In a (stop-me-if-you-heard-this-one-before) well-done story by Samson Habte with the ABA/BNA Lawyers’ Manual on Professional Conduct, some quotes are gathered from folks pointing out that the concept of an “issue” or “positional” conflict of interest necessarily involves or requires taking contrasting positions in front of one or more tribunals and, thus, a lawyer’s public statements of opinion about a legal question couldn’t create a positional or issue conflict.
In Tennessee, for example, we address issue/positional conflicts of interests in Paragraph  of our Comment to RPC 1.7. While incapable of being that kind of conflict, supporters of the D.C. Opinion warning might argue that it is still a risky endeavor to express opinions about a legal issue because the lawyer might then have a “personal interest” in how something is resolved that would materially limit the ability to represent a client.
To me, that kind of approach to the topic not only misunderstands what it means to be a lawyer representing a client but also what the rules say in a variety of places it means to be a lawyer at all. I’ll stick for now to just the Tennessee rules though I’d venture a guess that similar principals are laid out in D.C.’s rules.
In the Preamble to our Rules, in the second paragraph, we lay out a list of things that a “lawyer” is and, included among them, is “a public citizen having special responsibility for the quality of justice.” In the seventh paragraph of the Preamble to the Rules we say:
As a public citizen, a lawyer should seek improvement of the law, access to the legal system, the administration of justice, and the quality of service rendered by the legal profession. As a member of a learned profession, a lawyer should cultivate knowledge of the law beyond its use for clients, employ that knowledge in reform of the law; and work to strengthen legal education.
Further, we have a rule, RPC 6.4, patterned after ABA Model Rule 6.4, that specifically makes the point that lawyers can ethically undertake service in connection with entities that seek to reform the law or its administration even though such efforts could detrimentally affect the interests of a client of the lawyer. If a Tennessee lawyer can engage in organized efforts to reform the law even though those efforts, if successful, might detrimentally affect the interests of one of the lawyer’s clients, then absolutely they can make public statements about what the law should be without violating the ethics rules.
Now, might a client decide not to hire a lawyer who has already indicated a personal belief contrary to the client’s position. Sure, and they’d have every right to make that decision. But they might also make a different decision and think that, if the lawyer is willing to take on and argue their position despite past public statements to the contrary, it would make their arguments stronger.

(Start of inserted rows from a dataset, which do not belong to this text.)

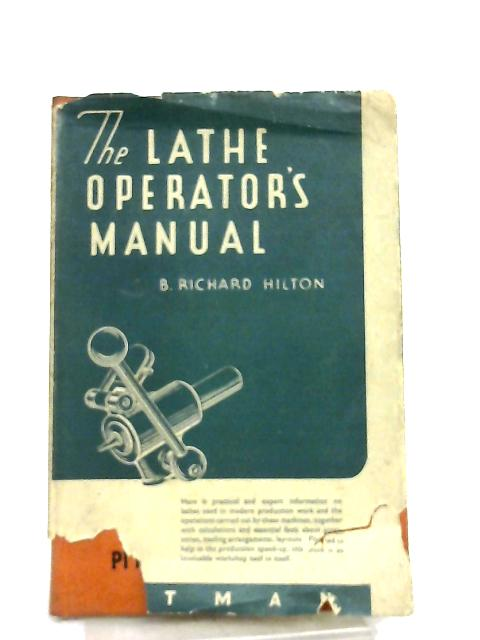 The Lathe Operator's Manual By B. Richard Hilton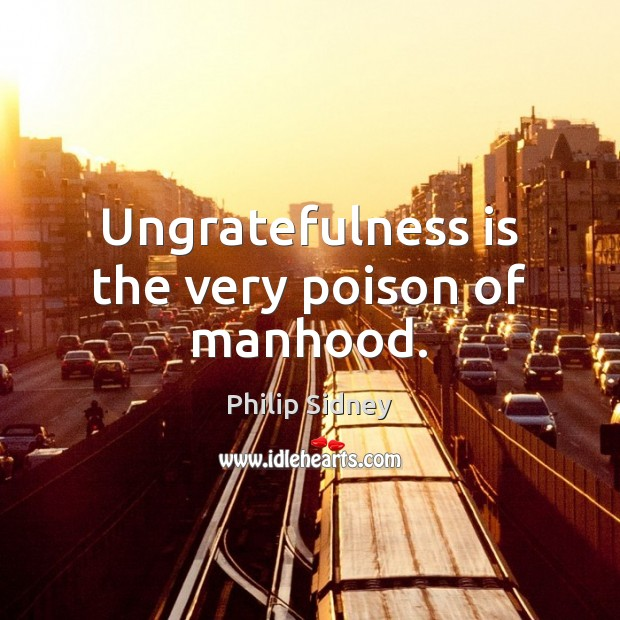 Image, Ungratefulness is the very poison of manhood.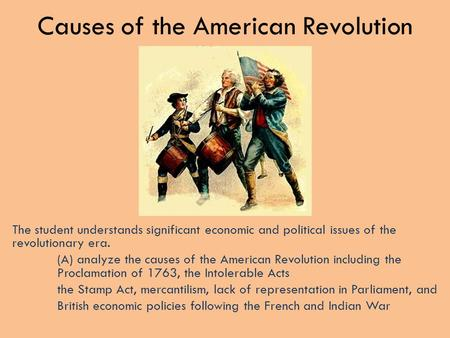 Causes of the American Revolution The student understands significant economic and political issues of the revolutionary era. (A) analyze the causes of.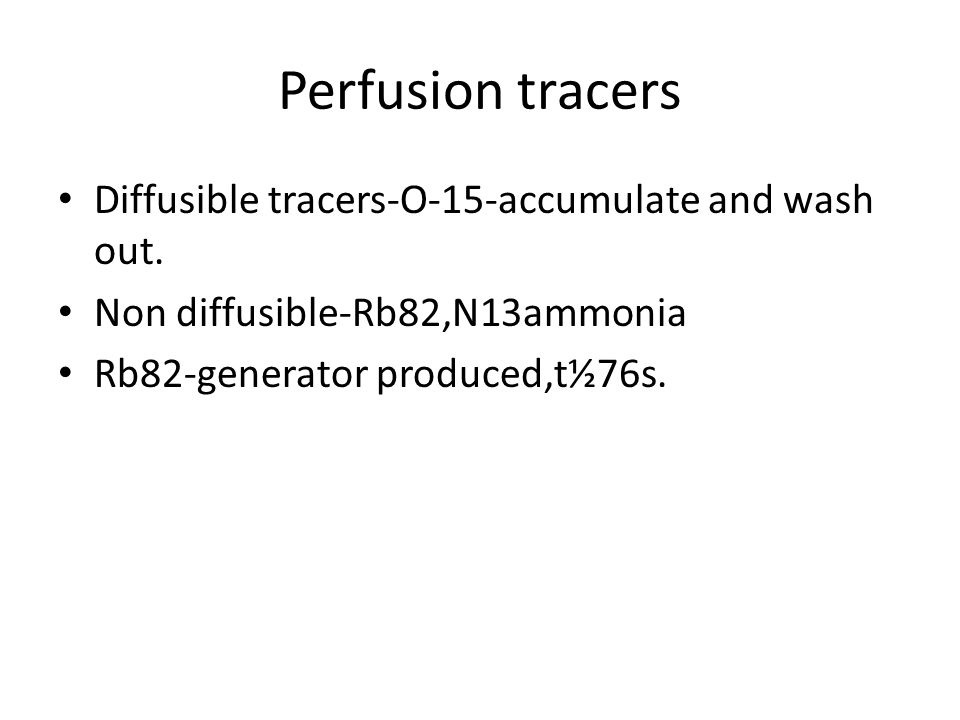 Perfusion tracers Diffusible tracers-O-15-accumulate and wash out.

To my knowledge. opinion-writing entities have never warned lawyers about writing learned treatises or books on legal subjects or discouraged lawyers from speaking at Continuing Legal Education events or seminars (which are these days often videotaped and archived) because of some notion that expressing an opinion about a legal issue could create an ethical conflict for the lawyer. Seems to me that the same “logic” that drove the almost offhand reference by the DC Bar in the Ethics Opinion could be applied to tell lawyers to “beware” of such other activities as well.
One thing I hope everyone could agree upon though is: if you are going to go to the trouble of injecting this issue into what is otherwise an extremely lengthy ethics opinion, then you should have done a better job of tackling the issue comprehensively rather than simply throwing out a half-baked statement that could serve to dissuade lawyers from speaking out.